[Records for reasoning about scenes]
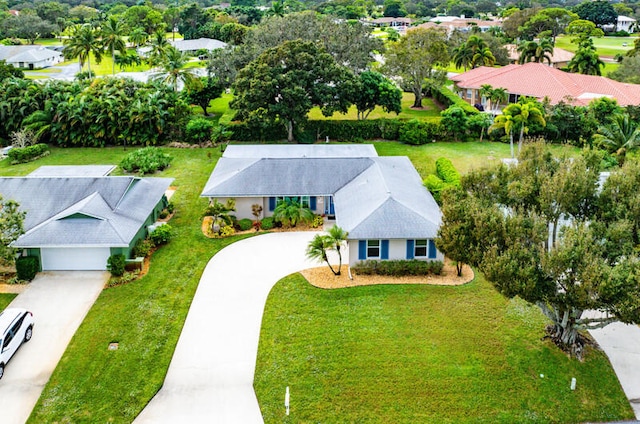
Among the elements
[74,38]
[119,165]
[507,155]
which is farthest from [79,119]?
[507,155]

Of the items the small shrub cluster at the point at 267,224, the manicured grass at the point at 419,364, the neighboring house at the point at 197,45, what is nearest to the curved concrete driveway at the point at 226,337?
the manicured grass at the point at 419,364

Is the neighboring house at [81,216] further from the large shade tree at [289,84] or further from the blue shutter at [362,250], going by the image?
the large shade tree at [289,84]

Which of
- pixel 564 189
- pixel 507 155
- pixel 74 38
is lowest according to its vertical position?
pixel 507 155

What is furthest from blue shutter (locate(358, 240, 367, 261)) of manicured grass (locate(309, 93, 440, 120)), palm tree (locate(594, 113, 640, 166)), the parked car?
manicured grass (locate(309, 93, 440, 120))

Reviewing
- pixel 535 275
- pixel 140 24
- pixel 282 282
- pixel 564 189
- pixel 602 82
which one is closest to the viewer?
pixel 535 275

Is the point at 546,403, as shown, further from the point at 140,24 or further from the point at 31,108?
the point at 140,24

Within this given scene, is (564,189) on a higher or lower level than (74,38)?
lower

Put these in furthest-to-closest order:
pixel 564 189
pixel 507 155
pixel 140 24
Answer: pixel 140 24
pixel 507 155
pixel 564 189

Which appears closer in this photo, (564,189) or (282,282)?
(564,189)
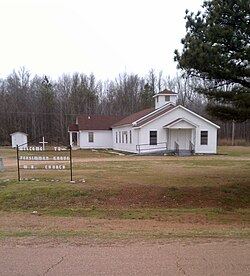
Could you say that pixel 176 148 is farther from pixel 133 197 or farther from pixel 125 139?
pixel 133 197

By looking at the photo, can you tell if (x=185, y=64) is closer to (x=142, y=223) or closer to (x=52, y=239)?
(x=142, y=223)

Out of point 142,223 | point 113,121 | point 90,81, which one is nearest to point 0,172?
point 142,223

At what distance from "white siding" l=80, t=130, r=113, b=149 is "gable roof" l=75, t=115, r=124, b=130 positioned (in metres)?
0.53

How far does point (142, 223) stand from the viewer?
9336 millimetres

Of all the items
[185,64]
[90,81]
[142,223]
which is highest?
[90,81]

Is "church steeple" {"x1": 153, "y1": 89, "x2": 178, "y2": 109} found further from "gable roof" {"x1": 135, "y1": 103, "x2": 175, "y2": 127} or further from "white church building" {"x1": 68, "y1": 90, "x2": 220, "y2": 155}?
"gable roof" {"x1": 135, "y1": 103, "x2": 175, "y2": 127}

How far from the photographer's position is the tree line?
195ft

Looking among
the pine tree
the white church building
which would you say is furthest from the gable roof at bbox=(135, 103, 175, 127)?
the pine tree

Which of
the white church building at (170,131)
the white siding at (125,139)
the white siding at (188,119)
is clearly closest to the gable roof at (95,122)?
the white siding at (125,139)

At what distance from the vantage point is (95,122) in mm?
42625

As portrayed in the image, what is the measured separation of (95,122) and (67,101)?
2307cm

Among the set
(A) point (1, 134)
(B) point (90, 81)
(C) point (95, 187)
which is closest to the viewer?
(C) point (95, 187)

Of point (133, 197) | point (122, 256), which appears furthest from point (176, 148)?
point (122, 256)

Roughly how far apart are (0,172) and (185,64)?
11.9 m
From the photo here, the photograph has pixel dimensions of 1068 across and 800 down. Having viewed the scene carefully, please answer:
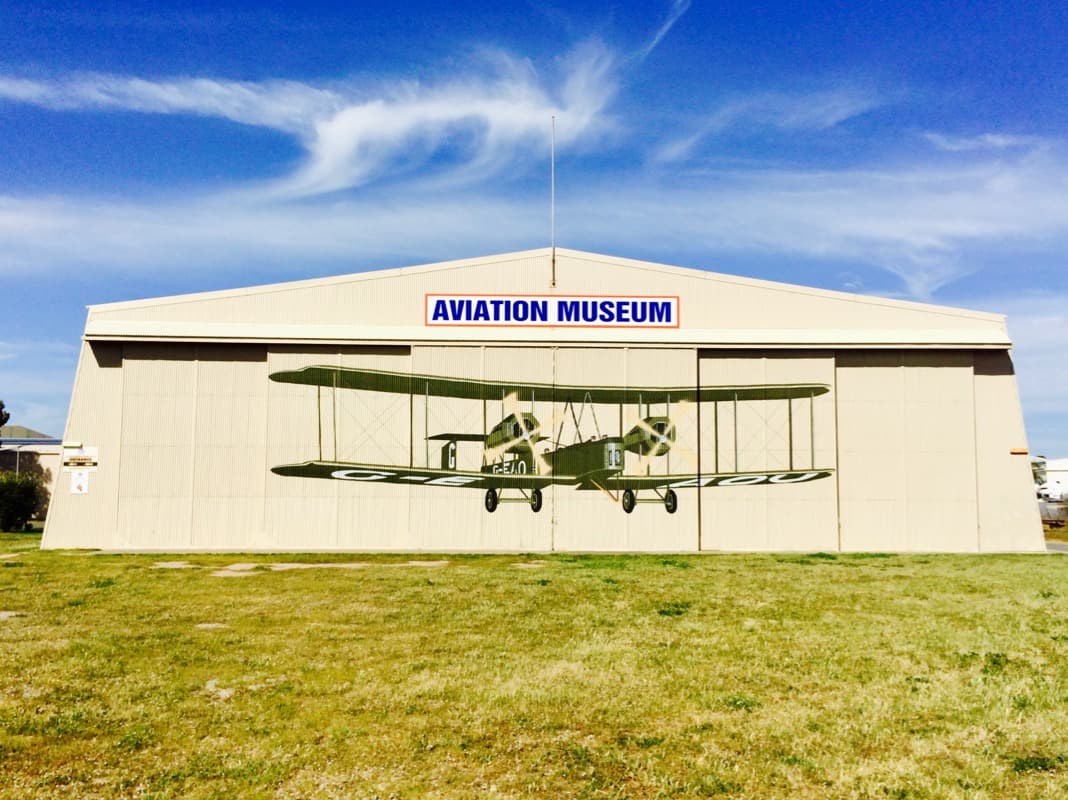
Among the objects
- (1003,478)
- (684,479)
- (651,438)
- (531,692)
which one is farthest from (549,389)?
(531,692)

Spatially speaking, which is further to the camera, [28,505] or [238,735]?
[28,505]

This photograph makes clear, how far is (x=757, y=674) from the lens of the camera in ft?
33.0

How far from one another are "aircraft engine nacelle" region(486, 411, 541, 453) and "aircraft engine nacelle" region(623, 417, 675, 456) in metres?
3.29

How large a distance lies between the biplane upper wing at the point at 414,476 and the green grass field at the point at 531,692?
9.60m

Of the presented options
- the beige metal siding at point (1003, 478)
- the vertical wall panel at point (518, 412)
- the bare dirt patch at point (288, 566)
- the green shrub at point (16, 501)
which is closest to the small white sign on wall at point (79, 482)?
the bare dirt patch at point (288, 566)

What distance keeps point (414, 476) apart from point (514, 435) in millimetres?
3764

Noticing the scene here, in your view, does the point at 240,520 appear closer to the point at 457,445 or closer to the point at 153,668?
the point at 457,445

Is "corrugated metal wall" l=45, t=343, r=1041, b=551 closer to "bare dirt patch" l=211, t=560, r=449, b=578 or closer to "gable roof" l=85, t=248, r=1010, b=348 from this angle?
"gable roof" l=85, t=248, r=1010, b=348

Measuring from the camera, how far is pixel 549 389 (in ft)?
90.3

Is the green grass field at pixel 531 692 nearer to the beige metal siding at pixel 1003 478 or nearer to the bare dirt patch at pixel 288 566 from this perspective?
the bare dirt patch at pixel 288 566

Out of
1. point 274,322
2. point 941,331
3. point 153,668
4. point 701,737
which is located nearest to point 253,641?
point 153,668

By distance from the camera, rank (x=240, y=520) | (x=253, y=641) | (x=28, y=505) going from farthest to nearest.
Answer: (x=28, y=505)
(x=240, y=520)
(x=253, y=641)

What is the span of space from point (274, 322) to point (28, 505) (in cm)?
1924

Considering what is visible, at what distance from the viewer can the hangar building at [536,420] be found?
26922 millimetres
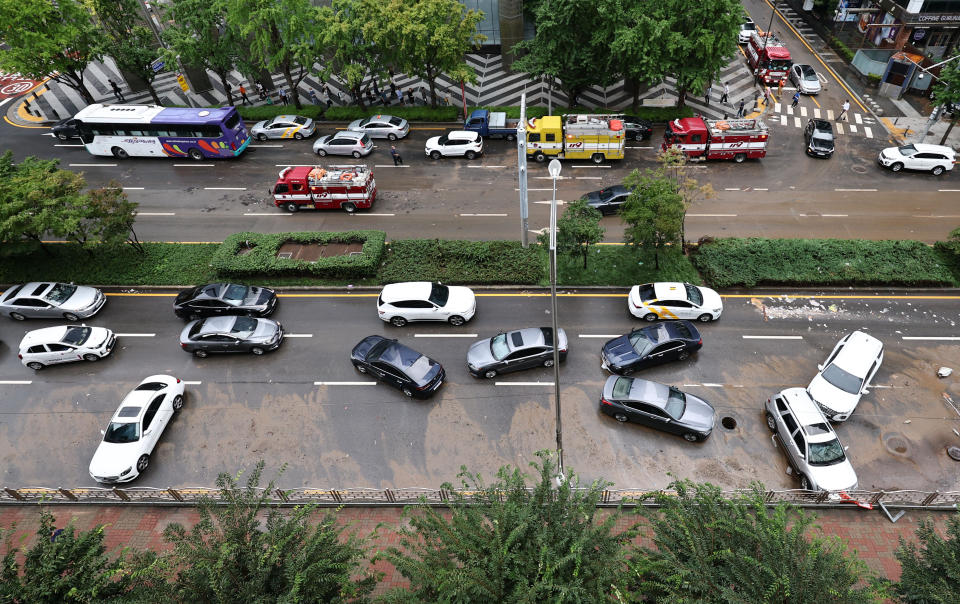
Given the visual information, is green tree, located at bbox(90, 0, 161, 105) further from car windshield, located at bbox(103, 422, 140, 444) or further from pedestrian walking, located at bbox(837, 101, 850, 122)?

→ **Directions**: Pick out and copy every line of the records that contains the word "items", where uppercase and lowercase count as different.

→ **Response to this task**:
Of the items the small shrub cluster at the point at 267,224, the manicured grass at the point at 419,364, the neighboring house at the point at 197,45, what is nearest to the curved concrete driveway at the point at 226,337?
Of all the items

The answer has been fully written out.